## WHAT YOU HAVE TO DO
Reproduce the data in full, exactly as it appears.

____________________

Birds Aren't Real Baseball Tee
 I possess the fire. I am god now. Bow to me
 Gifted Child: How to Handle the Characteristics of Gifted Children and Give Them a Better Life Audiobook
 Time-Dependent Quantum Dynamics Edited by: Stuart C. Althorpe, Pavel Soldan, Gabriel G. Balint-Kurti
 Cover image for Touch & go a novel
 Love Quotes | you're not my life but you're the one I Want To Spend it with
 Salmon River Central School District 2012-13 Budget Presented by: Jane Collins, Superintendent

____________________

## ANSWER SPACE
Birds Aren't Real Baseball Tee
 I possess the fire. I am god now. Bow to me
 Gifted Child: How to Handle the Characteristics of Gifted Children and Give Them a Better Life Audiobook
 Time-Dependent Quantum Dynamics Edited by: Stuart C. Althorpe, Pavel Soldan, Gabriel G. Balint-Kurti
 Cover image for Touch & go a novel
 Love Quotes | you're not my life but you're the one I Want To Spend it with
 Salmon River Central School District 2012-13 Budget Presented by: Jane Collins, Superintendent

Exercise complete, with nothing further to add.